The Bluest Eye was the first book I read in the year 2016. My AP English teacher recommended it to me, and I took home a worn copy from her classroom in my bookbag for winter break. I read the entire book, straight through, on New Year’s Day.
I can’t decide if Toni Morrison is an appropriate read for New Year’s; certainly, her novels lack the festive optimism that traditionally characterizes the holiday. But the raw, intense humanity of The Bluest Eye served as an apt introduction to perhaps the worst year of my life, and Morrison’s characters, in all their resilience, inspired me when I felt I had no fight left.
I must have reread the book a dozen times that year, each time treasuring the venture into the same English classroom again and again to recover the same copy, always where I left it on the bottom shelf. I came after school and between classes. I snuck out to find it on “bathroom breaks.” I felt Pecola’s insecurity when my abusive on-again, off-again boyfriend berated me, her grief as my grandmother’s health declined. The novel became a crutch for me in a way that no other book has. My favorite color is marigold yellow, a nod to The Bluest Eye’s iconic opening line: “Quiet as it’s kept, there were no marigolds in the fall of 1941.” I raced through copies of Morrison’s other works—Sula, Beloved, Love—and started keeping a thrifted copy of Song of Solomon under the passenger seat in my car, just in case.
It is difficult to reflect on the passage of a literary giant, especially one whose work means so much to me. Toni Morrison, without a doubt, served as the greatest Anglophone writer of the twentieth century. She both reshaped the English language and crystallized the novel form. She also explicitly stated her audience: Morrison wrote as a Black woman, about Black women, for Black women.
This is important. The out-of-context quotes, the Twitter bios, the seemingly-universal nuggets of writing advice that have become ubiquitous in the days since Morrison’s passing were often messages about Black womanhood. The piece of Morrison’s advice most often circulated by lovers of literature is that writers ought to “write the books they want to read.” But Morrison’s original quote illustrates that she did much more than that: “I wrote the first book because I wanted to read it. I thought that kind of book, with that subject—those most vulnerable, most undescribed, not taken seriously little black girls—had never existed seriously in literature. No one had ever written about them except as props. Since I couldn’t find a book that did that, I thought, ‘Well, I’ll write it and then I’ll read it.’” Morrison wrote The Bluest Eye because she could not find other books about Black feminine identity, about the devastation and grief of racism in day-to-day life. She didn’t merely write the words that she wanted to read; she wrote the books that Black women have been prevented from writing (and reading) for centuries.

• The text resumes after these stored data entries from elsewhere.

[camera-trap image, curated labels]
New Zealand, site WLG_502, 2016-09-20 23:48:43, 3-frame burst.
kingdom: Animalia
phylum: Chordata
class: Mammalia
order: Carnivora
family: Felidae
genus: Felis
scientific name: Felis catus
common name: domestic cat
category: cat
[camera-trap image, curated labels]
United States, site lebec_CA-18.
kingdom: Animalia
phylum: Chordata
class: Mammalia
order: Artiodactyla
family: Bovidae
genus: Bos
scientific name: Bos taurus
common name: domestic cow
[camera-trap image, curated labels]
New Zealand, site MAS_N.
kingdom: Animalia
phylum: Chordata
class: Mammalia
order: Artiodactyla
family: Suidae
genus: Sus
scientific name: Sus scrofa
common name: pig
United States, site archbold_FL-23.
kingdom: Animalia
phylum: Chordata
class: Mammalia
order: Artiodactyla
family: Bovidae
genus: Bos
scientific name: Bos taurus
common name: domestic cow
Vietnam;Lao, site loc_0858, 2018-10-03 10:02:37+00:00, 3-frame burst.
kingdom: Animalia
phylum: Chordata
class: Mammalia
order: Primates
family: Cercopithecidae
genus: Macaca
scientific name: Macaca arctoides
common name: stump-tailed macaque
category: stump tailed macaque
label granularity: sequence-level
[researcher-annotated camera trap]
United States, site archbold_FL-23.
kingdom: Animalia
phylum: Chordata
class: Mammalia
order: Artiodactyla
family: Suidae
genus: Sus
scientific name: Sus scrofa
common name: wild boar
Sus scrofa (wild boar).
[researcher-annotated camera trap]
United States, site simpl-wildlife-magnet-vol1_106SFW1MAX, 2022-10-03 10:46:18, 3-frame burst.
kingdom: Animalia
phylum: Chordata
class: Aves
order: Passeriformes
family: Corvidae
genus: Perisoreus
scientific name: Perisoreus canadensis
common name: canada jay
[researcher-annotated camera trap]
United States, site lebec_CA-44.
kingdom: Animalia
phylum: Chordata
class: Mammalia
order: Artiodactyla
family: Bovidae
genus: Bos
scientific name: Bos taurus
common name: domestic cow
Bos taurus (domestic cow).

This is not to say that some parts of Morrison’s work do not call to a broader, more universal message. Indeed, experiences of grief and pain, insecurity and loss, faith and love transcend language, race, and identity. But what makes Morrison revolutionary is that she depicts these emotions within the context of a society that is deeply racist through the eyes of the Black women all-too-often silenced by that racism. The universality of some of her message only serves to punctuate her statement that Black feminine humanity is humanity at its core.
Morrison’s value is in her specificity as much as her universality. Morrison wrote stories about Black folks that white people could not ignore, wrote novels so Black and so human that reading them forced the reader to confront centuries of American history that white folks like myself can all too easily set aside. “What’s past is past” can never be an excuse, because she reminds us at every turn: This is not just the American past. This is the American present. It also felt like a challenge: This cannot be the American future.
Toni Morrison taught me more about whiteness in one novel than I had learned in the previous 16 years of my life and gave me more to confront about myself than I had ever been forced to confront before. Even now, I read The Bluest Eye—the most significant symbol of which is the blue-eyed, blonde-haired dolls that represent beauty and whiteness, two things Pecola feels she can never have—and relate, in a broad sense, to Pecola’s insecurity. But I feel insecure because my hips are too wide or my nose is too large. I still have the whiteness that Pecola sees as beauty. My eyes are bright blue.
Reading Morrison is visceral and emotional, the kind of writing you read when you don’t need to feel good or bad—you just need to feel, period. I’ve read Morrison at hospital bedsides. I sobbed into Beloved the night Donald Trump was elected President. Her books were witness to many of the past three years’ horrors and triumphs. Morrison shows us grief and gives us solace. But she also reminds us of the necessity of the fight, the responsibility we have to ourselves and each other. She made me promise to combat injustice where I found it and learn from my mistakes whenever I could (“If you are free, you need to free somebody else. If you have some power, then your job is to empower somebody else.”).
Toni Morrison wrote The Bluest Eye because she wanted to read it. She wrote it for Black women. She wrote it because other novels by Black women had been stifled or ignored, not sent to publication or trapped in the minds of those kept illiterate by racist education practices. My experience of Morrison’s works is as a bystander, a mere consequence of her efforts to speak directly to Black women and instead, inadvertently, reach the world.
What a privilege it is to have lived in that world she reached.